AI Talent Search Infrastructure: How DINQ uses Supabase to power a global AI talent database

AI Talent Search Infrastructure: How DINQ uses Supabase to power a global AI talent database

DINQ Team
InfrastructureSupabaseAI Talent Search

Searching for AI engineers, researchers, and builders is no longer a simple keyword problem. Modern AI hiring requires structured discovery across publications, projects, code, and cross-border professional signals.

At DINQ, we are building an AI talent search platform designed specifically for the next generation of AI professionals — and our infrastructure layer is powered by Supabase.


Why traditional AI hiring platforms fall short

Most recruitment platforms were not designed for AI-specific roles with limitations such as keyword-based search that misses semantic meaning, resume-centric data structures, limited visibility into research output, and fragmented candidate signals

For example, searching for "LLM research" may not surface a candidate deeply involved in transformer optimization unless the exact keyword appears.

In AI recruitment, that's a major failure. AI professionals rarely fit into neat categories. Their work spans research papers, code repositories, open-source contributions, startup experiments, and cross-border collaborations. These signals live in different places and evolve quickly.

To build a meaningful AI talent database, we needed a system that treats professional identity as structured, evolving data — not just uploaded files.


DINQ is not a resume filter layered with keywords.

It is a structured discovery system designed specifically for AI engineers, researchers, and technical builders.

Profiles on DINQ are modeled as structured identity objects. Projects, research directions, technical stacks, and experience are organized in a way that can be queried intelligently. This enables more meaningful search results than simple title matching.

Instead of asking, "Does this keyword appear?" the system can better interpret, "Is this person actually working in this domain?"

This distinction is subtle but critical in AI hiring. DINQ allows recruiters, labs, and founders to search AI engineers by domain expertise, discover emerging researchers outside major brand-name labs, and identify candidates aligned with specific AI subfields

A recruiter searching for expertise in reinforcement learning should not miss a candidate simply because the phrasing differs. A lab looking for emerging LLM researchers should be able to discover people outside the most visible institutions.

That requires semantic-aware retrieval built on structured data. And that requires infrastructure capable of supporting it.

The result is a more precise AI hiring workflow.


Why we built on Supabase

Supabase Dashboard

Supabase Visualizer

Supabase Auth UI

Supabase provides a managed PostgreSQL backend with real-time capabilities and secure authentication. More importantly for us, it offers flexibility.

As AI subfields expand and new specialization categories emerge, our data model must evolve. New attributes need to be added. Search logic needs to adapt. Ranking systems need refinement.

Supabase gives us a relational core that is stable, while remaining flexible enough to support continuous iteration. That balance matters when your product sits at the intersection of research, hiring, and global collaboration.

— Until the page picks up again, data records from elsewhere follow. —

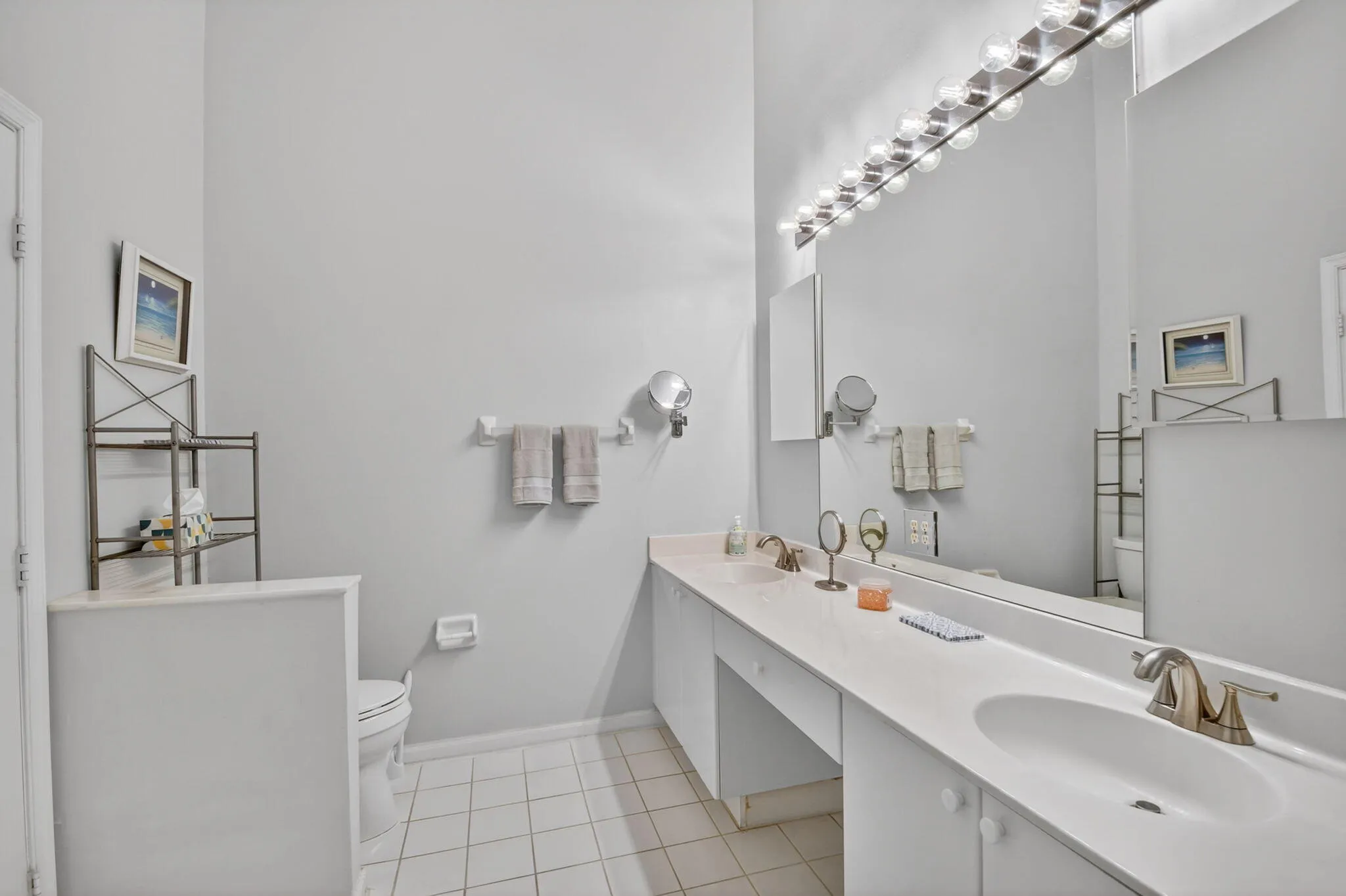 110-web-or-mls-NEW (28)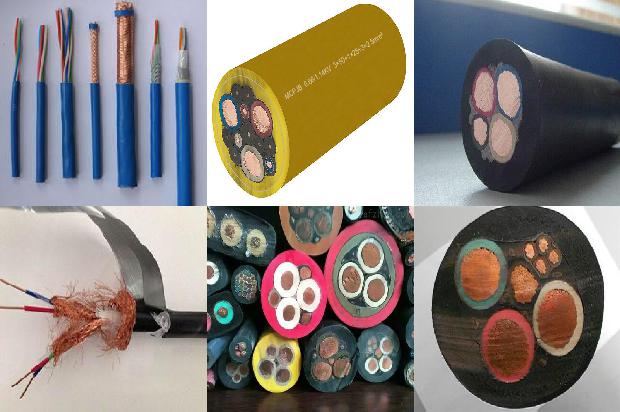 高压电缆字母1680419797266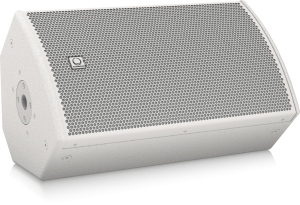 Turbosound NuQ122-AN Активная акустическая система в Егорьевске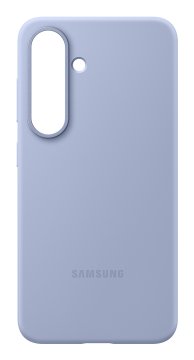 Samsung Galaxy S25 Silicone Case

The future of AI talent discovery

When people use DINQ to search for AI talent, the experience feels simple: Type a query. Explore structured profiles. See real work, clearly presented.

What's less visible is the infrastructure that makes this possible.

As DINQ grows into a global AI talent search platform, the reliability of our data layer becomes as important as the intelligence on top of it. That's why we chose Supabase as the foundation of our backend architecture.

AI is evolving quickly. So are the signals that define expertise. As DINQ expands, we are continuing to refine our search ranking, improve structured identity modeling, and support more granular specialization across the AI ecosystem.